Flame and Citron (B)
Denmark; Ole Christian Madsen, 2008, 101 Distribution
Ole Christian Madsen wrote and directed this gripping, smart Danish World War II neo-noir anti-Nazi resistance drama, based on fact but fictionalized, about a crack assassin named Bent, a.k.a. Flame (Thurl Lindhardt), and his ace driver Citron, a.k.a. Jorgen (Mads Mikkelsen). Also in the mix are a waiting wife named Bodil (Mille Hofmeyer Lehfeldt) and sex bomb spy Ketty (Stine Stengade), and a horde of shady-looking characters and arrogant Nazis, all crossing and double-crossing each other.

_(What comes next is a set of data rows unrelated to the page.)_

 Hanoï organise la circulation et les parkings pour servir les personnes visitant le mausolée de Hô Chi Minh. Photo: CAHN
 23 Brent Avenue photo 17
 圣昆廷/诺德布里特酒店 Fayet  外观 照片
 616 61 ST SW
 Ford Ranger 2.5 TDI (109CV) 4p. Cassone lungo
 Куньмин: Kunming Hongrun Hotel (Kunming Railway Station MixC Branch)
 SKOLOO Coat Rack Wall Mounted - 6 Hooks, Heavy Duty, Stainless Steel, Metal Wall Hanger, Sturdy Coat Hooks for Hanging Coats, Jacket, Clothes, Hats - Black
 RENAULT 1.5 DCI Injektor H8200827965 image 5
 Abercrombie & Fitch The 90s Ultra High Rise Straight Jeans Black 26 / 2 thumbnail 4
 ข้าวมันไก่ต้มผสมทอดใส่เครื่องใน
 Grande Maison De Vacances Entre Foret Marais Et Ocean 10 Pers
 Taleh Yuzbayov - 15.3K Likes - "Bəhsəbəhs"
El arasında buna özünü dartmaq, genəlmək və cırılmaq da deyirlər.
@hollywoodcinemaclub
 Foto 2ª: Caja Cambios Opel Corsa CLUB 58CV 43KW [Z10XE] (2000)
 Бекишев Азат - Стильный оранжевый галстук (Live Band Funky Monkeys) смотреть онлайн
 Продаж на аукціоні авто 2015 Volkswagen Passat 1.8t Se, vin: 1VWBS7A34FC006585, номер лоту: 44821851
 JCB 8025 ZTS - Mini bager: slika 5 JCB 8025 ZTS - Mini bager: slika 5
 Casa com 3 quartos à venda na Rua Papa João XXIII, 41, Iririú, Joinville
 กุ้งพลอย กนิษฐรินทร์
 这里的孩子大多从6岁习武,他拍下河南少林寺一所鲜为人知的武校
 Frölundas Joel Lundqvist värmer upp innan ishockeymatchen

The movie is often as dark and cynical as one of Jean-Pierre Melville's resistance movies. Jorgen Johansson's cinematography is ultra-bleak, as if the lens is about to frost. The ending, jaw-droppingly, moves into Where Eagles Dare or Peckinpah-cum-Tarantino balls-out massacre territory, which makes you wonder about the truth under the fiction, the citron under the flame. But it doesn't matter. This movie should get under your skin.
Four Christmases (D+)
U.S.; Seth Gordon, 2008, New Line
As far as I'm concerned, that's four Christmases too many. Reese Witherspoon and Vince Vaughn -- whose families have split up, creating a frantic Yuletide schedule and this movie's frantic plot -- learn that life isn't wonderful, that George Bailey is dead and that Rudolph doesn't have a red nose. Yes, Virginia, your little friends are wrong; there is a Jon Favreau. Guys, I feel for you, but take this movie back to the dead-elves morgue.
The Way of the Gun (C)
U.S.; Lewis Teague, 2000, Lions Gate
Ryan Philippe and Benicio Del Toro are dumb kidnappers who create their own guns-blazing charnel house; Juliette Lewis is their pregnant victim. Christopher McQuarrie, who wrote The Usual Suspects, has a smart line or two, but he over-relies on violence to solve all his problems.
Cujo 25th Anniversary Edition(B)
U.S.; Lewis Teague, 1983, Lions Gate
Stephen King and his movie adaptors unleash a rabid Saint Bernard on Dee Wallace and son. Scary stuff.
A Walk in the Sun (A-)
U.S.; Lewis Milestone, 1945, VCI Entertainment
Milestone's great anti-war movie was the original All Quiet on the Western Front, a film triumph that he never surpassed. Here is his best pro-war movie, with Dana Andrews, Richard Conte, Lloyd Bridges, John Ireland and Sterling Holloway heading, with some character and realism, toward a Nazi shootout down the road in Italy. Scripted by Robert Rossen. (Extras: Featurette, interview with cast member Norman Lloyd.)